ECLI:NL:HR:2022:665
Hoge Raad
- Cassatie
- Rechtspraak.nl
Cassatie over naheffingsaanslag kansspelbelasting en kenmerken van internetkansspelen
In deze zaak heeft de Hoge Raad op 29 april 2022 uitspraak gedaan in een cassatieprocedure over een naheffingsaanslag in de kansspelbelasting die was opgelegd aan [X] B.V. De naheffingsaanslag betrof het tijdvak van 1 november 2008 tot en met 31 maart 2011. De belanghebbende, vertegenwoordigd door F.M.M. Duynstee, had in hoger beroep betoogd dat het spel dat zij aanbiedt, moet worden aangemerkt als een internetkansspel, waardoor de naheffingsaanslag anders berekend had moeten worden.

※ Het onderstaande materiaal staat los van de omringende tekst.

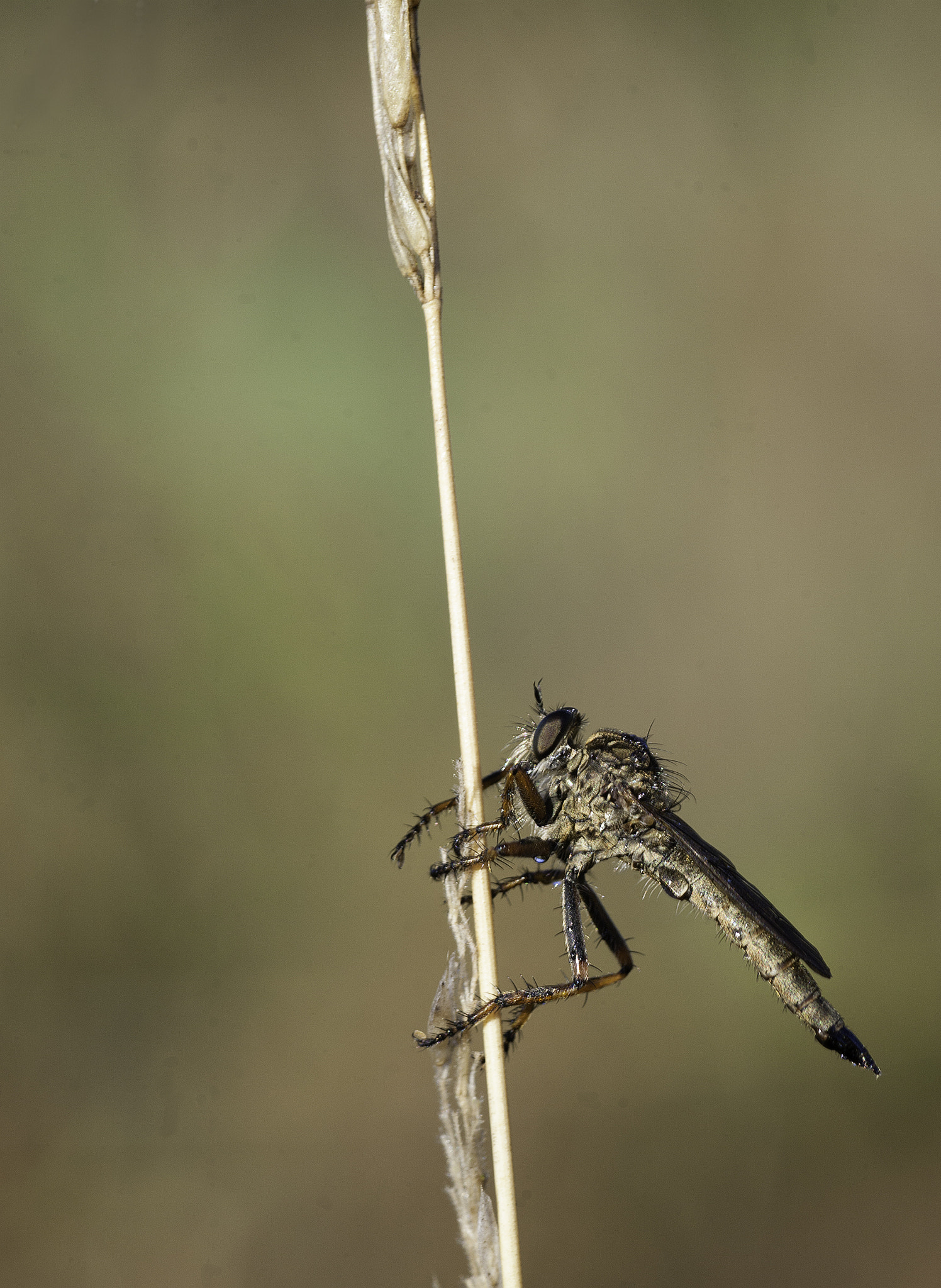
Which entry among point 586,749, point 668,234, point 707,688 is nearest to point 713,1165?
point 707,688

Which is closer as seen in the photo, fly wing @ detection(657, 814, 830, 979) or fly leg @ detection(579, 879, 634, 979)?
fly wing @ detection(657, 814, 830, 979)

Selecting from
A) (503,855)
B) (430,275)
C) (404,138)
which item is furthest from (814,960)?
(404,138)

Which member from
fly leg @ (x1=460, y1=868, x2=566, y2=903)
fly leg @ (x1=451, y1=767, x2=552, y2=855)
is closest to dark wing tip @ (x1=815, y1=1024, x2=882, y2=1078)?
fly leg @ (x1=460, y1=868, x2=566, y2=903)

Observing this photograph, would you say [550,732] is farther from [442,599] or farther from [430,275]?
[442,599]

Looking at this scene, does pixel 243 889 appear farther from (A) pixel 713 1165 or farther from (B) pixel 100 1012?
(A) pixel 713 1165

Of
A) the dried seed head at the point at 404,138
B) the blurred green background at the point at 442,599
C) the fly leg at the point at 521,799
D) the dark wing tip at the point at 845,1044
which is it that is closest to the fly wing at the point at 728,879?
the dark wing tip at the point at 845,1044

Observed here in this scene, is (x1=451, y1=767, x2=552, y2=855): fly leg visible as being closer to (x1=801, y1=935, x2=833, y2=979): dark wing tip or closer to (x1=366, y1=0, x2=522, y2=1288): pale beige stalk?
(x1=366, y1=0, x2=522, y2=1288): pale beige stalk
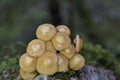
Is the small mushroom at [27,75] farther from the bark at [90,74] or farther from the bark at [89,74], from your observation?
the bark at [90,74]

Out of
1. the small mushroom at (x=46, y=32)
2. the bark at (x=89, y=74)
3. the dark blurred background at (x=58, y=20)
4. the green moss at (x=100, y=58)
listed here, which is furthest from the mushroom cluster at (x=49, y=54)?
the dark blurred background at (x=58, y=20)

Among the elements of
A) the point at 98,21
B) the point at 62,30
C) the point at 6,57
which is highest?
the point at 62,30

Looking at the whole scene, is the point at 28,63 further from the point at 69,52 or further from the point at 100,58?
the point at 100,58

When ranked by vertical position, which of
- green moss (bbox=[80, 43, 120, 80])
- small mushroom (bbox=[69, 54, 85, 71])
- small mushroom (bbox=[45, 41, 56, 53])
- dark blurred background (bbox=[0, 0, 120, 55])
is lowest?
dark blurred background (bbox=[0, 0, 120, 55])

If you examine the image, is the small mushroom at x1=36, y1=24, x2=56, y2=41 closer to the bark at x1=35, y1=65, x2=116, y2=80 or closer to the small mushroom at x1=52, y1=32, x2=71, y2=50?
the small mushroom at x1=52, y1=32, x2=71, y2=50

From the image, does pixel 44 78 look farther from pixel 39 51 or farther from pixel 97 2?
pixel 97 2

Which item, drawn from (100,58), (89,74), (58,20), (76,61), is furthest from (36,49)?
(58,20)

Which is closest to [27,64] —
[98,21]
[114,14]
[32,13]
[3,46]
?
[3,46]

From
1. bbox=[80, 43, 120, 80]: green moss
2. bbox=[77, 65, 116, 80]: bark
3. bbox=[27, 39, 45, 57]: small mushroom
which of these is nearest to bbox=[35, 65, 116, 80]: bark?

De Staatssecretaris van Financiën, vertegenwoordigd door [P], had een verweerschrift ingediend. De Hoge Raad oordeelde dat het Gerechtshof Amsterdam terecht had geoordeeld dat het spel niet voldoet aan de kenmerken van een internetkansspel zoals gedefinieerd in de Wet op de kansspelbelasting. De Hoge Raad bevestigde het oordeel van het Hof dat de kenmerken van snelle opvolging van spelen en actieve rol van de speler niet aanwezig zijn in het spel van de belanghebbende. De Hoge Raad verklaarde het beroep in cassatie ongegrond en zag geen aanleiding voor een veroordeling in de proceskosten.